» **Supplied data**:
◆ ◆ ◆ ◆

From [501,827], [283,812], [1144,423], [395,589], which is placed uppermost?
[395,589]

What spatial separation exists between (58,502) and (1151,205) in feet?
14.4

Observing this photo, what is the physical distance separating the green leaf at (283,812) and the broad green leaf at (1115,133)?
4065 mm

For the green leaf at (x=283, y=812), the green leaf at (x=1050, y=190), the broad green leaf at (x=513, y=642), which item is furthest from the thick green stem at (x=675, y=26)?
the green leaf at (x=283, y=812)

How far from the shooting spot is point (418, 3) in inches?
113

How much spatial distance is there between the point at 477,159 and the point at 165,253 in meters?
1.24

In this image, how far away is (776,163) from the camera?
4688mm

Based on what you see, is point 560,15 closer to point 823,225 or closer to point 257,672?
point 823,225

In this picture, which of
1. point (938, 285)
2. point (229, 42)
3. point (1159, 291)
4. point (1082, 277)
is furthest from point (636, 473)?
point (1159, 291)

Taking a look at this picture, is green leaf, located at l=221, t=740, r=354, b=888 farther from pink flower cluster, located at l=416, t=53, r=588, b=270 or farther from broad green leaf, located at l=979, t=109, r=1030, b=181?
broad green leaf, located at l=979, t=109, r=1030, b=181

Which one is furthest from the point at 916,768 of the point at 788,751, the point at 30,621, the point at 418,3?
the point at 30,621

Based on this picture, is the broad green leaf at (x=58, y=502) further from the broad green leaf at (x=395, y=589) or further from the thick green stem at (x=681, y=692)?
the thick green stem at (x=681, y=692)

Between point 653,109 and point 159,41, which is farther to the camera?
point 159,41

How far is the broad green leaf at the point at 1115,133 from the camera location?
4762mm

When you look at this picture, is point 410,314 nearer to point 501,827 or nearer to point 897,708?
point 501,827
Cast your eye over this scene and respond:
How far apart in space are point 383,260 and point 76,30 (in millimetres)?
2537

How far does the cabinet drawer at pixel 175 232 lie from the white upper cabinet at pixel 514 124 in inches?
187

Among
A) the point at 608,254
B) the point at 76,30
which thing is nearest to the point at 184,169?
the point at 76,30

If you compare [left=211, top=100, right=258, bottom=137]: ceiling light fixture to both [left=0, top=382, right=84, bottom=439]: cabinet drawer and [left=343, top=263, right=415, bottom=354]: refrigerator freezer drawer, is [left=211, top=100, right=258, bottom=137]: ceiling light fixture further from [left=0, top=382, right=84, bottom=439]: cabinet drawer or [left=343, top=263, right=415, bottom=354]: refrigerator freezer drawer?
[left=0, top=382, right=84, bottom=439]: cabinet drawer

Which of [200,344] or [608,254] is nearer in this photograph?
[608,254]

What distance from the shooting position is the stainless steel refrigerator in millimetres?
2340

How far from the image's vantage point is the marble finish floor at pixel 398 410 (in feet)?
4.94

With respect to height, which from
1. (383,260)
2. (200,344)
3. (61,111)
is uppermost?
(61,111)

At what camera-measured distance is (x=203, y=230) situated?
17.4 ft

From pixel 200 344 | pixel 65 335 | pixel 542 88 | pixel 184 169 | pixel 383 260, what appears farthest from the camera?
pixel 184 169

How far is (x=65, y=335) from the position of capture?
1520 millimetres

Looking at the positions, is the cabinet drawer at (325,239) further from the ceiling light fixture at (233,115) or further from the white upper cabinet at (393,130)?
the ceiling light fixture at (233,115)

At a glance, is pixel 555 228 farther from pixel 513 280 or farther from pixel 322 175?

◆ ◆ ◆ ◆

» **Task to complete**: Copy every one of the records above word for word, keeping each line as it appears.

» **Written solution**:
From [501,827], [283,812], [1144,423], [395,589], which is placed uppermost?
[395,589]

What spatial separation exists between (58,502) and (1151,205) in feet?
14.4

Observing this photo, what is the physical distance separating the green leaf at (283,812) and the broad green leaf at (1115,133)?
4065 mm

For the green leaf at (x=283, y=812), the green leaf at (x=1050, y=190), the broad green leaf at (x=513, y=642), which item is furthest from the thick green stem at (x=675, y=26)?
the green leaf at (x=283, y=812)

How far from the shooting spot is point (418, 3) in inches?
113

How much spatial distance is there between the point at 477,159 and the point at 165,253 in meters?
1.24

In this image, how far away is (776,163) from the camera?
4688mm

Based on what you see, is point 560,15 closer to point 823,225 or closer to point 257,672?
point 823,225

In this picture, which of
1. point (938, 285)
2. point (229, 42)
3. point (1159, 291)
4. point (1082, 277)
is furthest from point (636, 473)?
point (1159, 291)

Taking a look at this picture, is green leaf, located at l=221, t=740, r=354, b=888 farther from pink flower cluster, located at l=416, t=53, r=588, b=270 or farther from broad green leaf, located at l=979, t=109, r=1030, b=181?
broad green leaf, located at l=979, t=109, r=1030, b=181

Which one is furthest from the point at 916,768 of the point at 788,751, the point at 30,621, the point at 418,3?
the point at 30,621

Based on this picture, is the broad green leaf at (x=58, y=502) further from the broad green leaf at (x=395, y=589) or further from the thick green stem at (x=681, y=692)?
the thick green stem at (x=681, y=692)

Between point 653,109 and point 159,41, which is farther to the camera?
point 159,41

How far is the broad green leaf at the point at 1115,133 from the camera location?
4762mm

When you look at this picture, is point 410,314 nearer to point 501,827 or nearer to point 897,708?
point 501,827
Cast your eye over this scene and respond:
How far apart in space are point 383,260 and point 76,30 (in millimetres)?
2537

How far does the cabinet drawer at pixel 175 232 lie from the white upper cabinet at pixel 514 124 in inches?
187

Among
A) the point at 608,254
B) the point at 76,30
which thing is nearest to the point at 184,169?
the point at 76,30

If you compare [left=211, top=100, right=258, bottom=137]: ceiling light fixture to both [left=0, top=382, right=84, bottom=439]: cabinet drawer and [left=343, top=263, right=415, bottom=354]: refrigerator freezer drawer, is [left=211, top=100, right=258, bottom=137]: ceiling light fixture further from [left=0, top=382, right=84, bottom=439]: cabinet drawer or [left=343, top=263, right=415, bottom=354]: refrigerator freezer drawer?
[left=0, top=382, right=84, bottom=439]: cabinet drawer

Which of [200,344] or [608,254] is nearer in this photograph?
[608,254]

What distance from the shooting position is the stainless steel refrigerator in millimetres?
2340

How far from the image's vantage point is the marble finish floor at pixel 398 410 (in feet)?
4.94

With respect to height, which from
1. (383,260)
2. (200,344)
3. (61,111)
is uppermost?
(61,111)

At what camera-measured distance is (x=203, y=230) situated?
17.4 ft

From pixel 200 344 | pixel 65 335 | pixel 542 88 | pixel 184 169 | pixel 383 260, what appears farthest from the camera?
pixel 184 169

How far is (x=65, y=335) from the position of capture?
1520 millimetres

Looking at the positions, is the cabinet drawer at (325,239) further from the ceiling light fixture at (233,115) or further from the white upper cabinet at (393,130)?
the ceiling light fixture at (233,115)

At a glance, is pixel 555 228 farther from pixel 513 280 or farther from pixel 322 175?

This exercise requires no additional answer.